Exercise aim >> Can you reproduce every row below word for word, leaving nothing out and changing nothing?

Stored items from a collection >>
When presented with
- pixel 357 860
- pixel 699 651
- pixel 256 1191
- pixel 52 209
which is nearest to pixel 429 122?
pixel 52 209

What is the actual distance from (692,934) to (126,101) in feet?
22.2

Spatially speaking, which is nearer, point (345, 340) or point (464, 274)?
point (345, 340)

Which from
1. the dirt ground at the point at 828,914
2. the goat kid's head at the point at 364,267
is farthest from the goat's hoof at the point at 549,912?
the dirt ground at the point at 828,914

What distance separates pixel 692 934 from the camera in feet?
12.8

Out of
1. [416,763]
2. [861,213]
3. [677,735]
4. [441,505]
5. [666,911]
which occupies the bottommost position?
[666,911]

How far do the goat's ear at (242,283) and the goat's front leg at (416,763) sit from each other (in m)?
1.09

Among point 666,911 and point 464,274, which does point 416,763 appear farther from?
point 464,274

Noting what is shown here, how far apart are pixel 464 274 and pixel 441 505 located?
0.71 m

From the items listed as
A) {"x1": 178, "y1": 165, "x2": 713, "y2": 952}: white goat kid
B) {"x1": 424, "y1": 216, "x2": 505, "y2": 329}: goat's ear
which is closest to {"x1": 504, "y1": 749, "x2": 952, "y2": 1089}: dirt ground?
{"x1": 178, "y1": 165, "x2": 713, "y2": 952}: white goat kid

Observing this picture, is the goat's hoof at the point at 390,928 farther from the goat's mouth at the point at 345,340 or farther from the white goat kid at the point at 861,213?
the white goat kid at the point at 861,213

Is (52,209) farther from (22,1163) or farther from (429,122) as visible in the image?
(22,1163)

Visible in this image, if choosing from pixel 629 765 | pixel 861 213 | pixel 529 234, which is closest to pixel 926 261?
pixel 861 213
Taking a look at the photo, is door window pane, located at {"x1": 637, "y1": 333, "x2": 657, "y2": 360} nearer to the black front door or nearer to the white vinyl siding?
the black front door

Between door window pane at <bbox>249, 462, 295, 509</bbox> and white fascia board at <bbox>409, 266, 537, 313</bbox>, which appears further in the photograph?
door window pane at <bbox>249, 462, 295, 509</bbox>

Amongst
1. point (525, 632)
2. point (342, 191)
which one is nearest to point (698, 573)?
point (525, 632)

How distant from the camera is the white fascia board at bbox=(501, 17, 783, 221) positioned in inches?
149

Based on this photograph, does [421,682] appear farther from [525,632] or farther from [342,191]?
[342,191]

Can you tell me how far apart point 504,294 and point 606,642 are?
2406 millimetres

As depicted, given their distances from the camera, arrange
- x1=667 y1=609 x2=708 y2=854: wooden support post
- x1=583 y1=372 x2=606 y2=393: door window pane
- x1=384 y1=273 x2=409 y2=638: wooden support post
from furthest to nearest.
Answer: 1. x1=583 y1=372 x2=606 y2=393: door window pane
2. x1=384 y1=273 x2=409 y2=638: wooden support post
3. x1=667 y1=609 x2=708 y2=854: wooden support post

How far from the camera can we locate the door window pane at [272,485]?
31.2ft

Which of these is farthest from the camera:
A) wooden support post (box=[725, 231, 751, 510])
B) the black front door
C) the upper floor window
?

Result below >>
When presented with
- pixel 357 860
- pixel 699 651
- pixel 256 1191
- pixel 52 209
which is nearest to pixel 429 122?
pixel 52 209

What is the actual distance from (692,934) to (126,101) in feet?
22.2

Spatially speaking, which is nearer, point (345, 340) or point (464, 274)?
point (345, 340)

Which from
1. the dirt ground at the point at 828,914
2. the goat kid's head at the point at 364,267
is farthest from the goat's hoof at the point at 549,912?
the dirt ground at the point at 828,914

What distance separates pixel 692 934 from the camera in feet?
12.8

Out of
1. [416,763]
2. [861,213]
3. [677,735]
4. [441,505]
5. [666,911]
which occupies the bottommost position?
[666,911]

How far do the goat's ear at (242,283) and the goat's front leg at (416,763) sit from each other (in m)?
1.09

Among point 666,911 and point 464,274, which does point 416,763 appear farther from?
point 464,274

Noting what is shown here, how far apart are pixel 464 274 and pixel 441 505 located?
0.71 m

From the items listed as
A) {"x1": 178, "y1": 165, "x2": 713, "y2": 952}: white goat kid
B) {"x1": 424, "y1": 216, "x2": 505, "y2": 329}: goat's ear
which is closest to {"x1": 504, "y1": 749, "x2": 952, "y2": 1089}: dirt ground?
{"x1": 178, "y1": 165, "x2": 713, "y2": 952}: white goat kid

Observing this picture, is the goat's hoof at the point at 390,928 farther from the goat's mouth at the point at 345,340 or farther from the white goat kid at the point at 861,213?
the white goat kid at the point at 861,213

Is (52,209) farther from (22,1163) or farther from (429,122) as visible in the image?
(22,1163)

Visible in this image, if choosing from pixel 629 765 | pixel 861 213 | pixel 529 234, which is closest to pixel 926 261?
pixel 861 213
Taking a look at the photo, is door window pane, located at {"x1": 637, "y1": 333, "x2": 657, "y2": 360} nearer to the black front door or nearer to the white vinyl siding?
the black front door

Between door window pane at <bbox>249, 462, 295, 509</bbox> and white fascia board at <bbox>409, 266, 537, 313</bbox>, which appears further in the photograph?
door window pane at <bbox>249, 462, 295, 509</bbox>

Amongst
1. point (525, 632)
2. point (342, 191)
which one is nearest to point (698, 573)?
point (525, 632)

How distant from the camera is the white fascia board at bbox=(501, 17, 783, 221) positioned in inches?
149

Based on this photograph, does [421,682] appear farther from [525,632] or farther from [342,191]?
[342,191]

Can you tell me how far apart point 504,294 and point 606,642 are?
2406 millimetres

As depicted, given their distances from the camera, arrange
- x1=667 y1=609 x2=708 y2=854: wooden support post
- x1=583 y1=372 x2=606 y2=393: door window pane
- x1=384 y1=273 x2=409 y2=638: wooden support post
from furthest to nearest.
Answer: 1. x1=583 y1=372 x2=606 y2=393: door window pane
2. x1=384 y1=273 x2=409 y2=638: wooden support post
3. x1=667 y1=609 x2=708 y2=854: wooden support post

How far from the camera can we locate the door window pane at [272,485]?
31.2ft

Which of these is farthest from the camera:
A) wooden support post (box=[725, 231, 751, 510])
B) the black front door
C) the upper floor window
?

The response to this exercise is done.